Eine Idee von Hoos, der auch Leiter des KI-Centers der RWTH Aachen ist, eine Art Cern für KI. "Eine europäische Großforschungseinrichtung, in dem Fall auch eine sehr industrienahe, wo Spitzentalente aus aller Welt Arbeitsbedingungen vorfinden, die um nichts dem hinterher stehen, was sie in der amerikanischen Großindustrie haben können. Das wäre, glaube ich, eine sehr geschickte Sache."

Aber auch Professuren und Unterstützung etwa durch den Europäischen Forschungsrat seien gute und wichtige Ansätze.
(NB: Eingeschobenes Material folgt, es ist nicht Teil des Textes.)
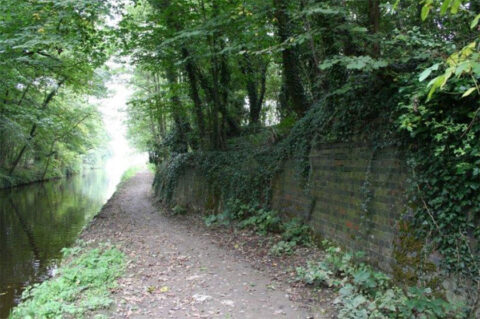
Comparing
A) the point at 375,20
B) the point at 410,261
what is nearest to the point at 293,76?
the point at 375,20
Zudem müsse die öffentliche Hand investieren – dann gäbe es eine Menge zu gewinnen. So sollten etwa Aufträge aus dem öffentlichen Raum, beispielsweise von Krankenhäusern, Verwaltungen, Schulen, an KI-Anbieter vergeben werden, die den europäischen Qualitätsmaßstäben und Werten entsprechen. Dann hätte die hiesige KI-Industrie automatisch einen enormen Absatz. "Das ist ja das andere Problem unserer Zeit, nicht wahr? Die technologische Souveränität, die wir zurzeit nicht haben, die wir aber dringend zurückerlangen sollten."